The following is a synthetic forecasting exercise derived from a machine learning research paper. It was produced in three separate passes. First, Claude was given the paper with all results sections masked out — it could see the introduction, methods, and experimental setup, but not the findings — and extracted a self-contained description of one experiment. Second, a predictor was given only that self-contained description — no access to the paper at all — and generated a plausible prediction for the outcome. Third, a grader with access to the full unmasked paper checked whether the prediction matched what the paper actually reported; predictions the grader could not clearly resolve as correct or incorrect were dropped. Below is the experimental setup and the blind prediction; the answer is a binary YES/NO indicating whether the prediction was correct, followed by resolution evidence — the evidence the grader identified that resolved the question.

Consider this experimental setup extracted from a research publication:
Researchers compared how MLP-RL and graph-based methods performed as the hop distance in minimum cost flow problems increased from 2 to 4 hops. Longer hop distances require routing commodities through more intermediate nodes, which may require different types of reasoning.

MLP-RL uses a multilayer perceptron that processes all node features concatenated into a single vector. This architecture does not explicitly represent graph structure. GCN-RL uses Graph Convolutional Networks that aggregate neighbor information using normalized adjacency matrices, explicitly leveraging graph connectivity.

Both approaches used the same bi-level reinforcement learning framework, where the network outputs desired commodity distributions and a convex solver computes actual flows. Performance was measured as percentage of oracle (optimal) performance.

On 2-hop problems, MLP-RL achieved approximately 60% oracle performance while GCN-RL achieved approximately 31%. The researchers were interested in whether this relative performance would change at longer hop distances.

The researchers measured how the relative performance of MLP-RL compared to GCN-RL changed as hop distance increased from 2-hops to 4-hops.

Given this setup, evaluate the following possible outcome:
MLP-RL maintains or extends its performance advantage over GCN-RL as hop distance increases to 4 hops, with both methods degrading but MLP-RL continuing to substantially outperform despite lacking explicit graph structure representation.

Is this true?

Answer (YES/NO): NO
=-=-=-=-=
Assignment. Each line of the material should be duplicated exactly, please.

Result for this exercise.
The following is a synthetic forecasting exercise derived from a machine learning research paper. It was produced in three separate passes. First, Claude was given the paper with all results sections masked out — it could see the introduction, methods, and experimental setup, but not the findings — and extracted a self-contained description of one experiment. Second, a predictor was given only that self-contained description — no access to the paper at all — and generated a plausible prediction for the outcome. Third, a grader with access to the full unmasked paper checked whether the prediction matched what the paper actually reported; predictions the grader could not clearly resolve as correct or incorrect were dropped. Below is the experimental setup and the blind prediction; the answer is a binary YES/NO indicating whether the prediction was correct, followed by resolution evidence — the evidence the grader identified that resolved the question.

Consider this experimental setup extracted from a research publication:
Researchers compared how MLP-RL and graph-based methods performed as the hop distance in minimum cost flow problems increased from 2 to 4 hops. Longer hop distances require routing commodities through more intermediate nodes, which may require different types of reasoning.

MLP-RL uses a multilayer perceptron that processes all node features concatenated into a single vector. This architecture does not explicitly represent graph structure. GCN-RL uses Graph Convolutional Networks that aggregate neighbor information using normalized adjacency matrices, explicitly leveraging graph connectivity.

Both approaches used the same bi-level reinforcement learning framework, where the network outputs desired commodity distributions and a convex solver computes actual flows. Performance was measured as percentage of oracle (optimal) performance.

On 2-hop problems, MLP-RL achieved approximately 60% oracle performance while GCN-RL achieved approximately 31%. The researchers were interested in whether this relative performance would change at longer hop distances.

The researchers measured how the relative performance of MLP-RL compared to GCN-RL changed as hop distance increased from 2-hops to 4-hops.

Given this setup, evaluate the following possible outcome:
MLP-RL maintains or extends its performance advantage over GCN-RL as hop distance increases to 4 hops, with both methods degrading but MLP-RL continuing to substantially outperform despite lacking explicit graph structure representation.

Is this true?

Answer (YES/NO): NO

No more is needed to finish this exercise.